今まで、美人・可愛いと褒めそやされている女子も、イケメン・美形と評判の男子も周りには居たが、大雅は特に何も感じたことはなかったのだ。
「ありがと。えっと、石和、だっけ?」
呆然と突っ立ったままの大雅の元に、郁がつかつかと歩み寄って来て手を出す。
「あ、あ。そう、石和。はい、こ、これ」
しどろもどろの大雅に、郁は少し不思議そうな表情で封筒を受け取って席に戻って行った。
それ以来、大雅は無意識のうちにも郁の姿を目で追うようになった。
「可愛い」という以外に特筆すべき感情はなかったのだが、どうしても見るのを止められない。
自分と比べれば小さくて可愛らしい第一印象から、なんとなく「内気でおとなしい」イメージを抱いていたのだが、さほど経たないうちにそれは気のせいだとわかった。
郁は意外とはっきりした性格らしい。
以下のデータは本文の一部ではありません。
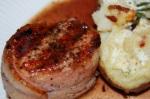 Filet of PorkIII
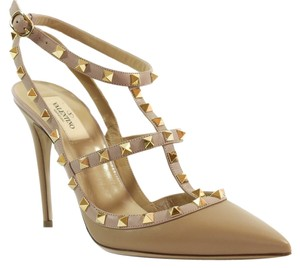 Valentino Multi-color Pumps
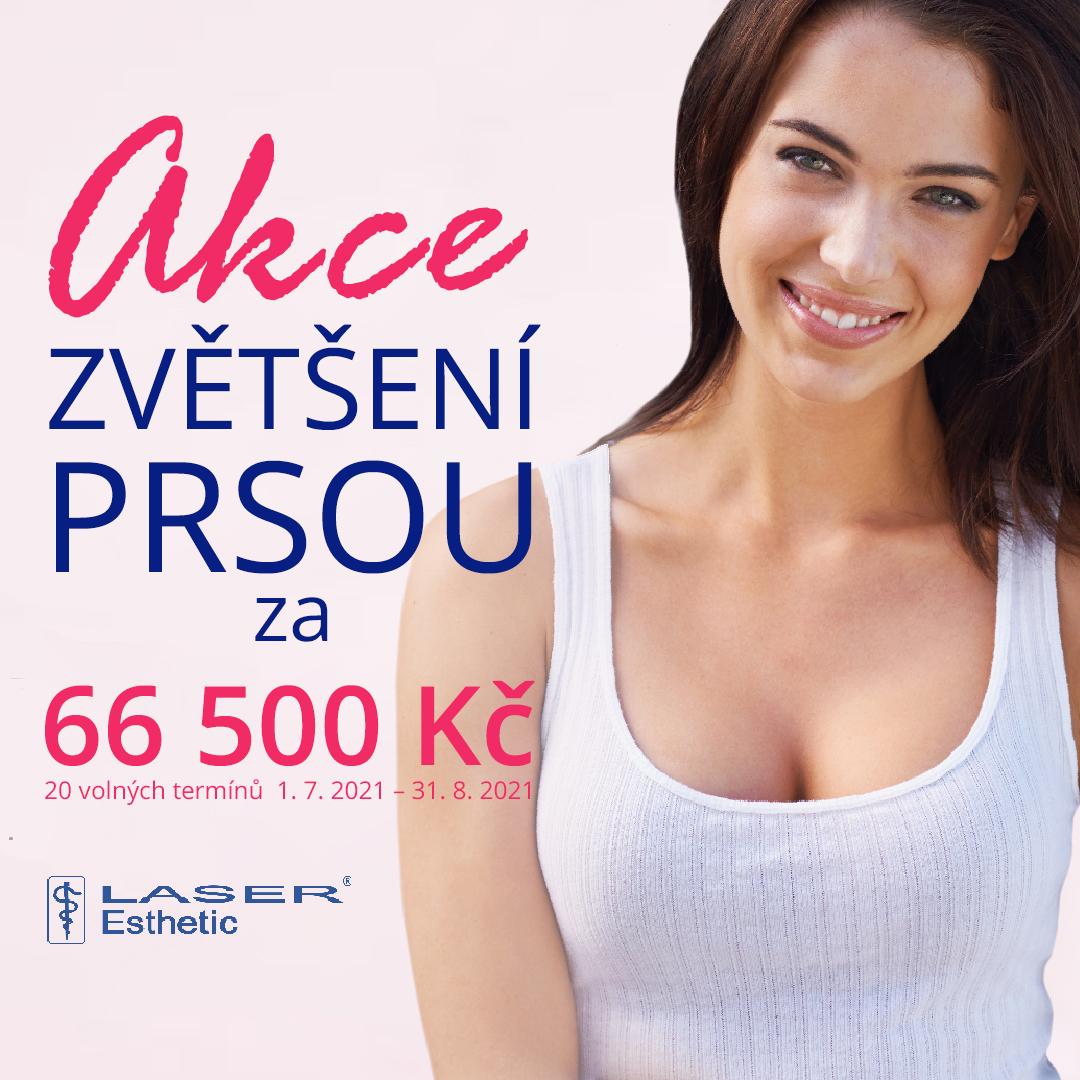 Sleva na operaci zvětšení prsů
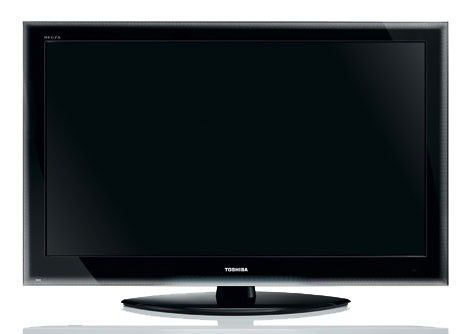 Телевизор ЖК TOSHIBA REGZA 47ZV635DR  47
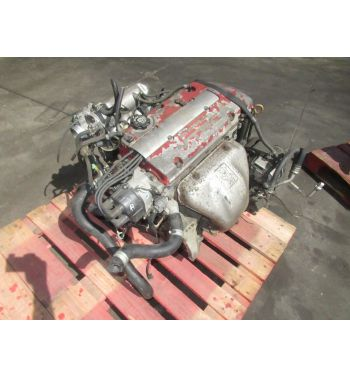 Jdm Honda Prelude H22a Type S Engine Euro R H22a Motor longblock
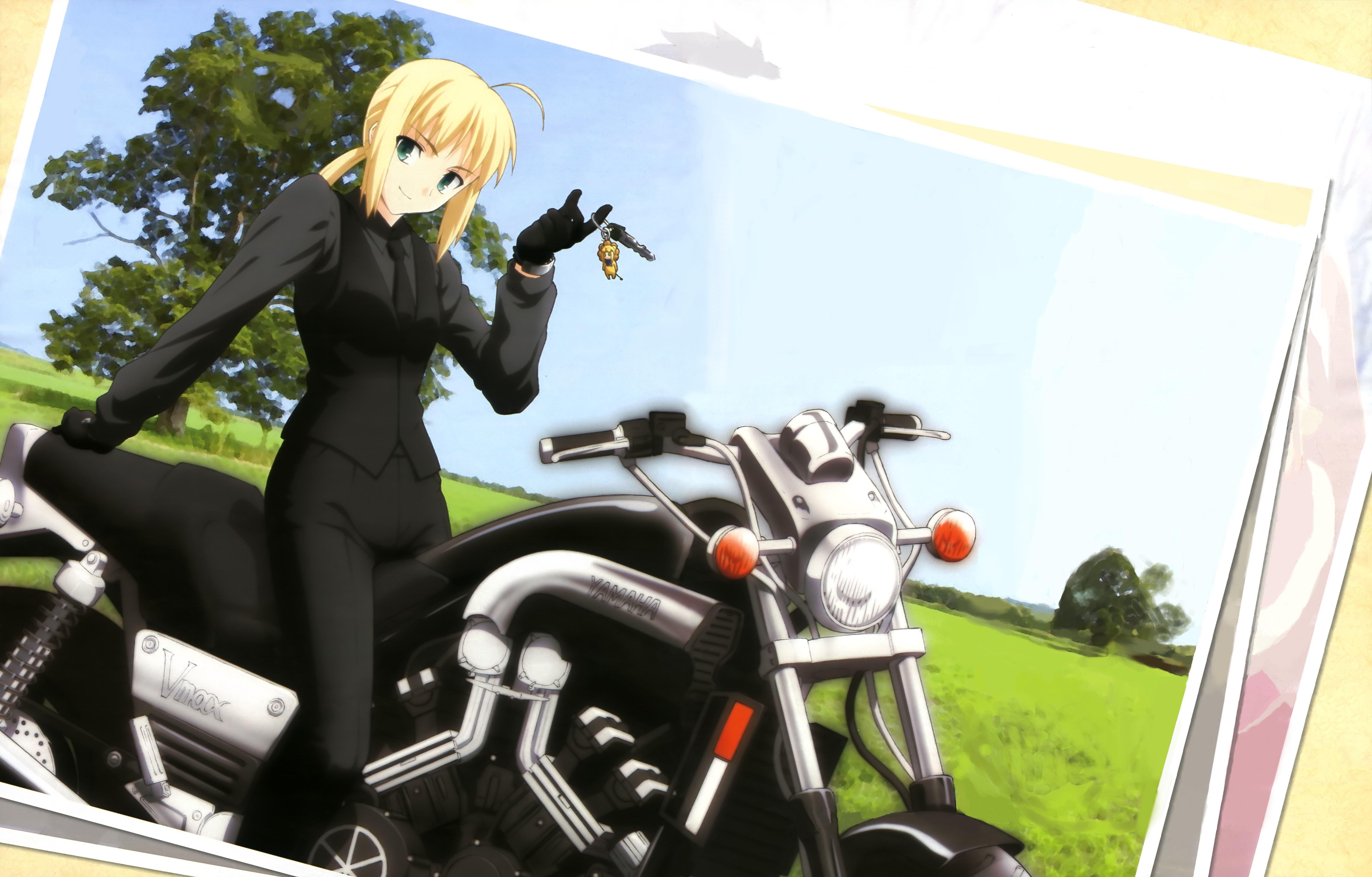 Pin by Mugiwara on Fate series Fate zero, Fate stay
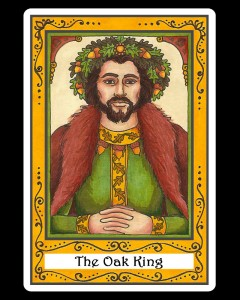 The Oak King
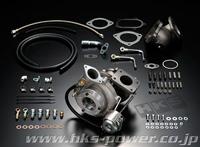 お買い得モデル HKS SPORTS TURBINE KIT GTII 8260 47T GT-STK トヨタ クレスタ JZX100用 (11004-AT003)【タービン】エッチケーエス スポーツタービンキット GT2, ウエディングティアラゴージャス屋 2a748293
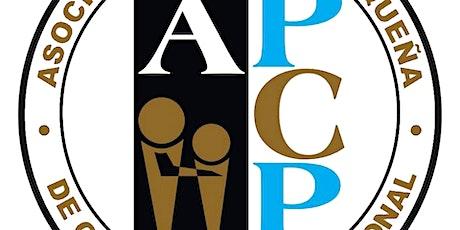 Certificado de educación continua de la Asociación Puertorriqueña (APCP) entradas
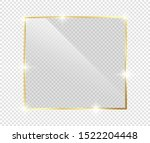 gold shiny glowing frame with... | Shutterstock .eps vector #1522204448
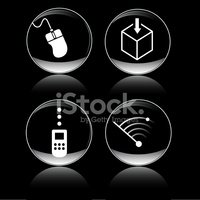 Download me digital communication button icons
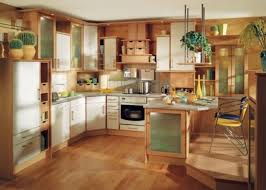 Traditional Japanese Kitchen - magnificent 30 traditional japanese kitchen design inspiration of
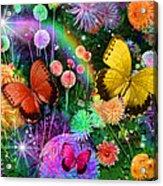 Double Dahlia Flower Party Acrylic Print by Alixandra Mullins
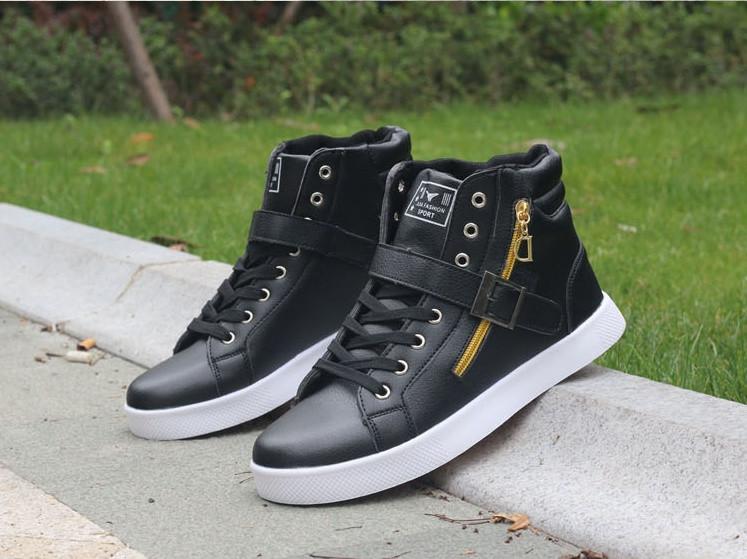 61e1d273293 Модные мужские высокие кроссовки. Два цвета  черный и белый - купить ...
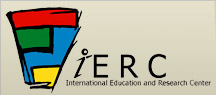 IERC: International Education and Research Center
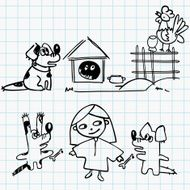 Sketch Girl and dogs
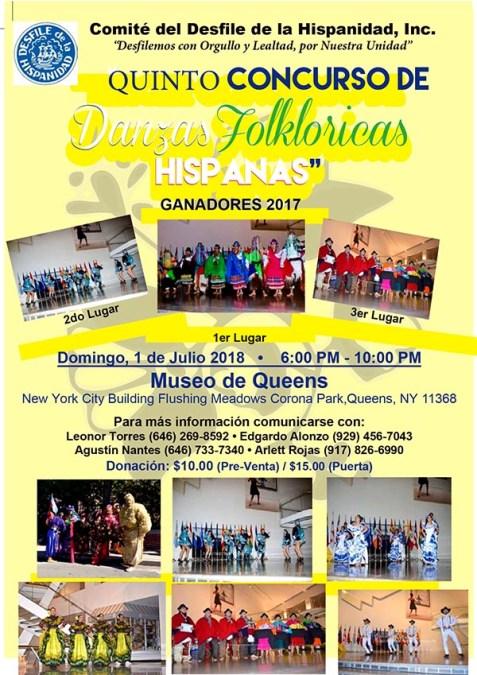 Desfile de la Hispanidad con concurso de danzas folklóricas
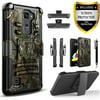 LG Stylo 2 Case, LG Stylo 2 Plus Case, LG Stylo 2 V Case, [Combo Holster] Phone Cover Kickstand with[HD Screen Protector]And Holster Belt Clip And Stylus Pen For LG Stylus 2 / LG Stylus 2 Plus (Camo) Circlemall Defender Series Case for LG Stylos 2 Plus / LG Stylus 2 Plus.Case provide full coverage for your device while leave easy access to all ports like buttons, camera, speakers, chargers and etc...This brand new cover is EASY to install within seconds and its PROVEN with drop test to give you safe and effective solution for your device.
休み時間なども、ごく普通に周りと楽しそうに過ごしてはいるが、大雅が見る限り自己主張はきちんとしている。
昼休みは教室のあちこちで、席の近い者同士で机を合わせて弁当を食べていたが、郁はよく女子の話を振られていた。あれだけ見た目が良ければ、過去の話も気になるのだろう。
しかし郁自身はあまりお喋り好きではないのか、聞き手に回っていることが多いようだった。
大雅は体格も顔も厳つい上、初めの頃に訊かれて「そういうのは興味ない」と素っ気なく答えてしまって以来、恋愛には無縁だと見做されているらしい。
硬派だと言われるたびに、自分のどこが、とまったく理解できない気分にはなるのだが。
ちなみに、クラス委員にはそのまま大雅が選ばれた。「しっかりしてるし石和でいいじゃん」と上がった声にクラスの皆が納得し、大雅も難色を示さなかったためすんなり決まったのだ。